_AUFGABE 1:_ Aus welcher NRW-Abituraufgabe stammen laut dem Lexikonartikel über phylogenetische Stammbäume die Daten zum DNA-Stammbaum der Läuse?
_AUFGABE 2:_ Wie lässt sich der Absatz, der mit „DNA-Stammbäume werden durch Auswertung“ beginnt, im Lexikonartikel über phylogenetische Stammbäume als knappe Stichpunktliste wiedergeben, ohne seine Hauptaussagen zu verlieren?

Helmichs Biologie-Lexikon

Phylogenetischer Stammbaum

Ein phylogenetischer Stammbaum ist die baumartige Darstellung der Verwandtschaft zwischen verschiedenen Organismen. Er zeigt, wie sich die Arten im Laufe der Evolution aus gemeinsamen Ursprüngen entwickelt haben. Die Verzweigungen des Baums repräsentieren divergierende Entwicklungslinien, während die Knotenpunkte die gemeinsamen Vorfahren darstellen.

Phylogenetische Stammbäume werden mit Hilfe genetischer oder molekularbiologischer Daten erstellt, nicht aber mit Hilfe morphologischer Befunde.

DNA-Stammbaum einiger parasitischer Läuse
Autor: Ulrich Helmich, Lizenz: Public domain

Das obige Bild zeigt den phylogenetischen Stammbaum von Läusen, die als Parasiten auf Menschen und anderen Primaten vorkommen: Kopf- und Filzlaus des Menschen sowie eine Lausart, die im Fell von Schimpansen lebt und eine andere Lausart, die im Fell von Gorillas lebt. Die Daten zu diesem DNA-Stammbaum stammen übrigens aus der NRW-Abituraufgabe "Parasiten als Indikatoren der Primaten-Evolution" aus dem Jahre 2009. In der LK-Abituraufgabe von 2013 "Stammesgeschichte des Chamäleons" ist ein DNA-Stammbaum verschiedener Chamäleon-Arten enthalten, und in der Abituraufgabe von 2015 finden wir einen DNA-Stammbaum von Großkatzen:

Beschreibung siehe folgenden Text

DNA-Stammbaum einiger Großkatzen
Autor: Ulrich Helmich, Lizenz: Public domain

DNA-Stammbäume werden durch Auswertung von Basen-Sequenzen bestimmter Gene erstellt. Dabei werden vor allem die Unterschiede in den Basen-Sequenzen berücksichtigt. Je mehr Unterschiede in den Basensequenzen des untersuchten Gens, desto weniger sind die beiden untersuchten Arten miteinander verwandt bzw. desto älter ist der letzte gemeinsame Vorfahre. Da die Mutationsrate von Genen zeitlich ziemlich konstant ist, kann man aus der Anzahl der Abweichungen auch den ungefähren Zeitpunkt der Auseinanderentwicklung berechnen, also wann der letzte gemeinsame Vorfahr ungefähr gelebt hat. Oft stimmen diese Ergebnisse dann auch mit den Daten überein, die man durch Altersbestimmung bei fossilen Überresten der Lebewesen gefunden hat. Manchmal aber auch nicht - dann muss man weitere Gene untersuchen oder auf andere Methoden zurückgreifen.

Zeilen aus einem Datensatz:
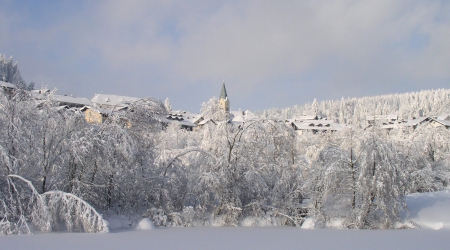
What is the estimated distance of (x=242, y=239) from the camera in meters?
13.7

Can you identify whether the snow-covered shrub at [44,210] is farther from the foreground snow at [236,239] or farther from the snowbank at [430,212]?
the snowbank at [430,212]

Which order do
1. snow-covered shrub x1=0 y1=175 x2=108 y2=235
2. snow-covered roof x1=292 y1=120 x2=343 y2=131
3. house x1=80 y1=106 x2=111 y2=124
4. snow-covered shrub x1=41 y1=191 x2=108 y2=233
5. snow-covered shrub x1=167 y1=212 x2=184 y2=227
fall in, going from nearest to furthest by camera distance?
snow-covered shrub x1=0 y1=175 x2=108 y2=235 < snow-covered shrub x1=41 y1=191 x2=108 y2=233 < snow-covered shrub x1=167 y1=212 x2=184 y2=227 < house x1=80 y1=106 x2=111 y2=124 < snow-covered roof x1=292 y1=120 x2=343 y2=131

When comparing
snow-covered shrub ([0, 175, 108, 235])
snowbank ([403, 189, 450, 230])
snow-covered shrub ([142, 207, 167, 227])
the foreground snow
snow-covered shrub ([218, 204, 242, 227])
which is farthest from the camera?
snowbank ([403, 189, 450, 230])

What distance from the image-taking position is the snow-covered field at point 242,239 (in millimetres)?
11906

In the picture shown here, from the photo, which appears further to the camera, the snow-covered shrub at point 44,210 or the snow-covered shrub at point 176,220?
the snow-covered shrub at point 176,220

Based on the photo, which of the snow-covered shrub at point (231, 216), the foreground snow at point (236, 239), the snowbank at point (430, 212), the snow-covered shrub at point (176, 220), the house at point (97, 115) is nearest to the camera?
the foreground snow at point (236, 239)

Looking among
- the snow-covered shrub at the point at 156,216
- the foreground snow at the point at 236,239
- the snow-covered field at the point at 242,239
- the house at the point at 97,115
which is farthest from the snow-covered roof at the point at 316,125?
the snow-covered shrub at the point at 156,216

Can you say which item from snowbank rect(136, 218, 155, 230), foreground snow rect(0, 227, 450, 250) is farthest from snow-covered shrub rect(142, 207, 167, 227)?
foreground snow rect(0, 227, 450, 250)

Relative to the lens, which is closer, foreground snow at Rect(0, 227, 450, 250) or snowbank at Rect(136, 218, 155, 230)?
foreground snow at Rect(0, 227, 450, 250)

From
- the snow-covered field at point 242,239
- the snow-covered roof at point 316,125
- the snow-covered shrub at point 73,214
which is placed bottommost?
the snow-covered field at point 242,239

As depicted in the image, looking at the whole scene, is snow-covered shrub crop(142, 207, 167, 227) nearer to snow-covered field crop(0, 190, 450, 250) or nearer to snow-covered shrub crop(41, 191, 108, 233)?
snow-covered field crop(0, 190, 450, 250)

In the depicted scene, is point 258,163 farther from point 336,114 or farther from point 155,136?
point 336,114

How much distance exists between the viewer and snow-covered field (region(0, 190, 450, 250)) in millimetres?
11906

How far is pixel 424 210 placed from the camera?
18.9 metres
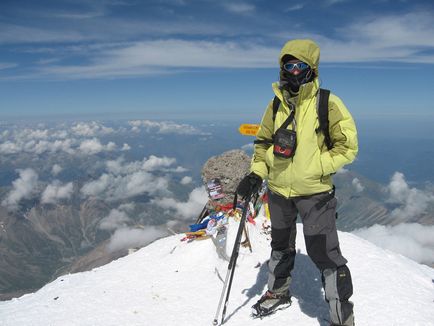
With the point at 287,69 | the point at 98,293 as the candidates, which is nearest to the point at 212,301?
the point at 98,293

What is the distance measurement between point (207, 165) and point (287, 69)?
943cm

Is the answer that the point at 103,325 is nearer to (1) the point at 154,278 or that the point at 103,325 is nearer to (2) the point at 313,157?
(1) the point at 154,278

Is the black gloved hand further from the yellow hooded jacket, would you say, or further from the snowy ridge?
the snowy ridge

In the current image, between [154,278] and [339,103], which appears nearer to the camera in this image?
[339,103]

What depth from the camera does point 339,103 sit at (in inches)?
187

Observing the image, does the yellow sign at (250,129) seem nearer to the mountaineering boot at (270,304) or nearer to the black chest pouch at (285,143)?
the black chest pouch at (285,143)

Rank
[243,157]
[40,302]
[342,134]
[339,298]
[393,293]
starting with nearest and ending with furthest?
[342,134], [339,298], [393,293], [40,302], [243,157]

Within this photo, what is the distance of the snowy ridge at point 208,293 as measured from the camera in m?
6.31

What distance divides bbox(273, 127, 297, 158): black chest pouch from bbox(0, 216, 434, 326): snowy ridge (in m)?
3.35

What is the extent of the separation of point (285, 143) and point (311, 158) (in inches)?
18.0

_LÖSUNG 1:_ Aus der NRW-Abituraufgabe „Parasiten als Indikatoren der Primaten-Evolution“ aus dem Jahr 2009.

_LÖSUNG 2:_
- Grundlage: Basensequenzen bestimmter Gene, vor allem deren Unterschiede
- Je mehr Unterschiede im untersuchten Gen, desto weniger sind zwei Arten verwandt bzw. desto älter ist ihr letzter gemeinsamer Vorfahr
- Da die Mutationsrate zeitlich ziemlich konstant ist, lässt sich aus der Zahl der Abweichungen der ungefähre Zeitpunkt der Auseinanderentwicklung berechnen
- Die Ergebnisse stimmen oft mit Altersbestimmungen an fossilen Überresten überein
- Falls nicht, muss man weitere Gene untersuchen oder auf andere Methoden zurückgreifen